* **阅读节选**:
_ _ _ _

这里的 Study、Series、Instance 目录或文件的命名仅供参考,只要保证层级结构正确即可,处理压缩包时会从最底层的 DICOM 文件开始向上寻找用户指定的 Data 层数(因为上层可能还有更多附加目录,因此无法自动检测出用户想要的 Data 层数)。最终会以找到的最上层的目录作为 Data 划分依据,因此一个 Data 可能是一个 Study、Series 或 Instance,甚至包含任意的一组 DICOM 文件。实际使用的 Study、Series、Instance 信息来自于从 DICOM 文件里提取得到的元数据,而不是这里的目录或文件名,这样更准确,同时也保持了目录结构的灵活性。
.
├── study_0 // Study 0
│ ├── series_0 // Series 0
│ │ ├── instance_0.dcm // Instance 0
│ │ └── instance_1.dcm // Instance 1
│ └── series_1 // Series 1
├── study_1 // Study 1
├── data // Data info, only for exporting, more details can reference "Data Info" section
│ ├── study_0.json
│ └── study_1.json
├── result // Annotation result, more details can reference "Data Annotation Result" section
│ ├── study_0.json
│ └── study_1.json
└── batch1 // Batch, the structure is similiar to the root directory
├── study_0
├── ...

_ _ _ _

(已存数据)
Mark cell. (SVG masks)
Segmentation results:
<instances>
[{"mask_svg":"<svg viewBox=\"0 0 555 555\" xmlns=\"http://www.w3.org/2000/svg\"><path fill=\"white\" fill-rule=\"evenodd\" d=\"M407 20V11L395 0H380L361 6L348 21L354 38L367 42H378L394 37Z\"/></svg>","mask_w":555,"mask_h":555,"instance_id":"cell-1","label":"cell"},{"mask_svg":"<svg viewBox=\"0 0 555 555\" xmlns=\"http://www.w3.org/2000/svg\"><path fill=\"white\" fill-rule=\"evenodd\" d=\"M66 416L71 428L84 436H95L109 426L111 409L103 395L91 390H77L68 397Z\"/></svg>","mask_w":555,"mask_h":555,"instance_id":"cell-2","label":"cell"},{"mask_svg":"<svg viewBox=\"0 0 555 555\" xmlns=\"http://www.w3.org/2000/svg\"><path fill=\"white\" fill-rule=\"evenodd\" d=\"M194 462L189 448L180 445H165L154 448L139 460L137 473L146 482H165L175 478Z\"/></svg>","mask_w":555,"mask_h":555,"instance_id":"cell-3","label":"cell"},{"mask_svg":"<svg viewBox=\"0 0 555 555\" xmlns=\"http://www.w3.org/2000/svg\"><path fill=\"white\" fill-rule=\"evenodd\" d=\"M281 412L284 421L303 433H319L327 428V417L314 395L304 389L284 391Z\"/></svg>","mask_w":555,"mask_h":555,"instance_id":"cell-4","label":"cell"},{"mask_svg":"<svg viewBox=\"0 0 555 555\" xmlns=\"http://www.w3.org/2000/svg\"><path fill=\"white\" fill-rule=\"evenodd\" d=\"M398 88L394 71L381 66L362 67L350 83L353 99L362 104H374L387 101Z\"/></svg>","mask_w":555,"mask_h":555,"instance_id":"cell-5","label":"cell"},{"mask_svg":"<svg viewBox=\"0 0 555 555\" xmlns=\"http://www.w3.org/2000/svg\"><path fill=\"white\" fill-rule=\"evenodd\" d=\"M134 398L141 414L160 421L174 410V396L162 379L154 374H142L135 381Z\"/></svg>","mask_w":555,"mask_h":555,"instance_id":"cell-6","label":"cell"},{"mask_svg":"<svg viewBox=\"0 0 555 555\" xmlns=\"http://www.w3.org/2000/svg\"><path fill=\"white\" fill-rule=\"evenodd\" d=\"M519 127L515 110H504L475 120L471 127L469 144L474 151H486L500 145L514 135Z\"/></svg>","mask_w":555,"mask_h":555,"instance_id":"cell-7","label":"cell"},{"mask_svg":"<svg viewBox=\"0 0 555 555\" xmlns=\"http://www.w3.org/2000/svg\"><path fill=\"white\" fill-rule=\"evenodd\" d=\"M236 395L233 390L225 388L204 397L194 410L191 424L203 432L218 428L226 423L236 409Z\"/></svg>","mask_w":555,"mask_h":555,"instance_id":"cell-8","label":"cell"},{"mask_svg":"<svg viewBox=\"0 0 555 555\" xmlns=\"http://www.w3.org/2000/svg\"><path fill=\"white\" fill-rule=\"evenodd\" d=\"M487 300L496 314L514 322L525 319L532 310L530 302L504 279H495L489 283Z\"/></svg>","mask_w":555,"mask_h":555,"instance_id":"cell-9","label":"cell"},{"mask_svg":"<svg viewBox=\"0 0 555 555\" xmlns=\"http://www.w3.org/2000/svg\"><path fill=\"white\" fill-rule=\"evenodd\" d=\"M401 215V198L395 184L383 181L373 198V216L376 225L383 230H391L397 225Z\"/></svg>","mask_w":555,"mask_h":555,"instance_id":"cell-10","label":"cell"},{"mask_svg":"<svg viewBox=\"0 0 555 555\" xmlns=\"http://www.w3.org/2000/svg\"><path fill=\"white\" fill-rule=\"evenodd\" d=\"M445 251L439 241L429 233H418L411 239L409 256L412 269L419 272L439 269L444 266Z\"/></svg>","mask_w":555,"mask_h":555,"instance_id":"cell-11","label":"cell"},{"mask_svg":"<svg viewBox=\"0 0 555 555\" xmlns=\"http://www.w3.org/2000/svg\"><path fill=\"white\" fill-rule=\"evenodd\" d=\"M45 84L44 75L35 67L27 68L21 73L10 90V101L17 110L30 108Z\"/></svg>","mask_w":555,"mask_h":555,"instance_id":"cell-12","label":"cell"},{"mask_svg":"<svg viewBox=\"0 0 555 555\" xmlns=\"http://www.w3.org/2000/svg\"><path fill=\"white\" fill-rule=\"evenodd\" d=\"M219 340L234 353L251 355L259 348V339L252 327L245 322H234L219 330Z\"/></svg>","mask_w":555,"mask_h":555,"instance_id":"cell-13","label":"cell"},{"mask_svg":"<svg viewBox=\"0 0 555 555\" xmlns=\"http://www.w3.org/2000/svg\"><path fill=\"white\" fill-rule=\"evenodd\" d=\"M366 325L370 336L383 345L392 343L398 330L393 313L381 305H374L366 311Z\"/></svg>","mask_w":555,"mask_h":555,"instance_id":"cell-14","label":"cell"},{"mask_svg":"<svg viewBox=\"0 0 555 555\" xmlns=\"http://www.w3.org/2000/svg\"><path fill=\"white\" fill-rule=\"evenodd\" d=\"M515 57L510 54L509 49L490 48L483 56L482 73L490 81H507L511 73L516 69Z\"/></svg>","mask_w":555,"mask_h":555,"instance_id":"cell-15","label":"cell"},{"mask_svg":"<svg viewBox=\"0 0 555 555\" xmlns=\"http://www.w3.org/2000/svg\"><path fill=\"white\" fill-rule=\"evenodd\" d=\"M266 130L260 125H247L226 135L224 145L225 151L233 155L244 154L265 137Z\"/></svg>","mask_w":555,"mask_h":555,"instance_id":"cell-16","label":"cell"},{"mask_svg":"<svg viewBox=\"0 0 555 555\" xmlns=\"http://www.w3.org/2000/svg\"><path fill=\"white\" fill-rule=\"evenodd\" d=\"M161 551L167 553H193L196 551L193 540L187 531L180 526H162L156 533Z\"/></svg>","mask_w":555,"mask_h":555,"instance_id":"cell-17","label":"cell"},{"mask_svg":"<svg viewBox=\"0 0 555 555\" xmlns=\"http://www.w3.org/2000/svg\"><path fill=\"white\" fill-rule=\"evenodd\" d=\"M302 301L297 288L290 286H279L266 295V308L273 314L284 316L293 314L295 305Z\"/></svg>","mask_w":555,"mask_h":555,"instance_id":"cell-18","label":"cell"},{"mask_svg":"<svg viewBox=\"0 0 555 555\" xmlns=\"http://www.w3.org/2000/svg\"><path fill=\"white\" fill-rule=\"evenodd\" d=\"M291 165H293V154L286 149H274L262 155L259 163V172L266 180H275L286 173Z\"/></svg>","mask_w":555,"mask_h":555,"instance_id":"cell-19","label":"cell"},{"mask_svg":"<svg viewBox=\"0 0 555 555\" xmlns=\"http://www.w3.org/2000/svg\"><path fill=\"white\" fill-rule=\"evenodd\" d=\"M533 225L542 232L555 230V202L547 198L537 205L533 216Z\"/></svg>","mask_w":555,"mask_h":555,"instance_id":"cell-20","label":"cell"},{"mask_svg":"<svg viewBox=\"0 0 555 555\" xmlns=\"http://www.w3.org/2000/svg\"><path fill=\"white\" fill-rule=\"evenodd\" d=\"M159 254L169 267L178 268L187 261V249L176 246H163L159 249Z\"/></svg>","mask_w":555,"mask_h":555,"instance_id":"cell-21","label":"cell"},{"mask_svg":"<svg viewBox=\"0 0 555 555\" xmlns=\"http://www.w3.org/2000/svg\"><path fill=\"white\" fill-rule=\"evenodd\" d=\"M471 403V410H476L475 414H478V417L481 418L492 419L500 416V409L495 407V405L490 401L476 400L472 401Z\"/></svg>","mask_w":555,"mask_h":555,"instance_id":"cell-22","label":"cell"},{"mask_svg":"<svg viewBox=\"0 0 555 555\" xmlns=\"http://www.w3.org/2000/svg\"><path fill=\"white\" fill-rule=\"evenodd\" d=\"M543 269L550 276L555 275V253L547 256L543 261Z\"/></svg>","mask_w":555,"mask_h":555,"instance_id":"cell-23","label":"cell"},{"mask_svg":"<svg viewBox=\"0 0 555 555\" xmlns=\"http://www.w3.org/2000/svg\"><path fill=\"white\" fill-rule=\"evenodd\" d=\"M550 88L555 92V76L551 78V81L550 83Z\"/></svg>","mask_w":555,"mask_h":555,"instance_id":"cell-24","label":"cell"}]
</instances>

_ _ _ _

* **任务说明**: 请把这段关于 DICOM 目录结构的节选中以“这里的 Study、Series、Instance 目录或文件的命名仅供参考”开头的段落改写成要点列表,并保留其主要事实。

* **回答如下**:
- Study、Series、Instance 目录或文件的命名仅供参考,只要层级结构正确即可。
- 处理压缩包时,从最底层的 DICOM 文件开始向上寻找用户指定的 Data 层数。上层可能还有附加目录,所以无法自动检测用户想要的层数。
- Data 以找到的最上层目录为划分依据,因此一个 Data 可能是一个 Study、Series 或 Instance,也可能包含任意一组 DICOM 文件。
- 实际使用的 Study、Series、Instance 信息取自 DICOM 文件中提取的元数据,而不是目录名或文件名。这样更准确,也保持了目录结构的灵活性。